Available data>

========

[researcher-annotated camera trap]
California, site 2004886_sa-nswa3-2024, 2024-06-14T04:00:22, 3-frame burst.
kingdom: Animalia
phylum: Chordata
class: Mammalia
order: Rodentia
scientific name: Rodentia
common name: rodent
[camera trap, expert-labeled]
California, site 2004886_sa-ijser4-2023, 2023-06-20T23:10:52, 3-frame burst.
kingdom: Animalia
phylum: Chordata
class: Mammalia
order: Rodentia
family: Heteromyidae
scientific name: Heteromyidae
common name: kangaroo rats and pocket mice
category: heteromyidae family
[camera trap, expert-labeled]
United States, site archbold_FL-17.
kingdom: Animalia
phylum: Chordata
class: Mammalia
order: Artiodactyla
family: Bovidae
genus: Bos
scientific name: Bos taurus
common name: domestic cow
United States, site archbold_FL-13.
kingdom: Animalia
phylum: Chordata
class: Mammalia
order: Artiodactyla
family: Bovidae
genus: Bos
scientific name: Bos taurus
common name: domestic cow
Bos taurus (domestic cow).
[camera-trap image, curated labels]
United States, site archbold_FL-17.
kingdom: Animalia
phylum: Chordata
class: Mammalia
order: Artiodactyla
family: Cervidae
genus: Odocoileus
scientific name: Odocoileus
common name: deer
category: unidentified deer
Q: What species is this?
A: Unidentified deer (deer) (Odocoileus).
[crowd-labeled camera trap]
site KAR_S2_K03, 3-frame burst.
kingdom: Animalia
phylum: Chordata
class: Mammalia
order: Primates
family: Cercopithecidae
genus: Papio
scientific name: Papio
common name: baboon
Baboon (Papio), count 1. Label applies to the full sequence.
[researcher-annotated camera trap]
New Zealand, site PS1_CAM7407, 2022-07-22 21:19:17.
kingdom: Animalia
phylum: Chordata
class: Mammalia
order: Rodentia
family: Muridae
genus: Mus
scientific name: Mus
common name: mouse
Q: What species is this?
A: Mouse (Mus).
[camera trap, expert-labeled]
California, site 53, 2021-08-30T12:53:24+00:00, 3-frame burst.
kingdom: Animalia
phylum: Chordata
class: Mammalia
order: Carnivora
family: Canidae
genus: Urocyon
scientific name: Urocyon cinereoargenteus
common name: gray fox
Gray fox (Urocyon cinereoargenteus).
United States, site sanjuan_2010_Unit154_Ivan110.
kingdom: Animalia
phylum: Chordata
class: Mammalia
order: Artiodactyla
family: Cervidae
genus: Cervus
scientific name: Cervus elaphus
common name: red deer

========

Work instructions>
The full material has to be written out again exactly as shown.

Result for this exercise>
[researcher-annotated camera trap]
California, site 2004886_sa-nswa3-2024, 2024-06-14T04:00:22, 3-frame burst.
kingdom: Animalia
phylum: Chordata
class: Mammalia
order: Rodentia
scientific name: Rodentia
common name: rodent
[camera trap, expert-labeled]
California, site 2004886_sa-ijser4-2023, 2023-06-20T23:10:52, 3-frame burst.
kingdom: Animalia
phylum: Chordata
class: Mammalia
order: Rodentia
family: Heteromyidae
scientific name: Heteromyidae
common name: kangaroo rats and pocket mice
category: heteromyidae family
[camera trap, expert-labeled]
United States, site archbold_FL-17.
kingdom: Animalia
phylum: Chordata
class: Mammalia
order: Artiodactyla
family: Bovidae
genus: Bos
scientific name: Bos taurus
common name: domestic cow
United States, site archbold_FL-13.
kingdom: Animalia
phylum: Chordata
class: Mammalia
order: Artiodactyla
family: Bovidae
genus: Bos
scientific name: Bos taurus
common name: domestic cow
Bos taurus (domestic cow).
[camera-trap image, curated labels]
United States, site archbold_FL-17.
kingdom: Animalia
phylum: Chordata
class: Mammalia
order: Artiodactyla
family: Cervidae
genus: Odocoileus
scientific name: Odocoileus
common name: deer
category: unidentified deer
Q: What species is this?
A: Unidentified deer (deer) (Odocoileus).
[crowd-labeled camera trap]
site KAR_S2_K03, 3-frame burst.
kingdom: Animalia
phylum: Chordata
class: Mammalia
order: Primates
family: Cercopithecidae
genus: Papio
scientific name: Papio
common name: baboon
Baboon (Papio), count 1. Label applies to the full sequence.
[researcher-annotated camera trap]
New Zealand, site PS1_CAM7407, 2022-07-22 21:19:17.
kingdom: Animalia
phylum: Chordata
class: Mammalia
order: Rodentia
family: Muridae
genus: Mus
scientific name: Mus
common name: mouse
Q: What species is this?
A: Mouse (Mus).
[camera trap, expert-labeled]
California, site 53, 2021-08-30T12:53:24+00:00, 3-frame burst.
kingdom: Animalia
phylum: Chordata
class: Mammalia
order: Carnivora
family: Canidae
genus: Urocyon
scientific name: Urocyon cinereoargenteus
common name: gray fox
Gray fox (Urocyon cinereoargenteus).
United States, site sanjuan_2010_Unit154_Ivan110.
kingdom: Animalia
phylum: Chordata
class: Mammalia
order: Artiodactyla
family: Cervidae
genus: Cervus
scientific name: Cervus elaphus
common name: red deer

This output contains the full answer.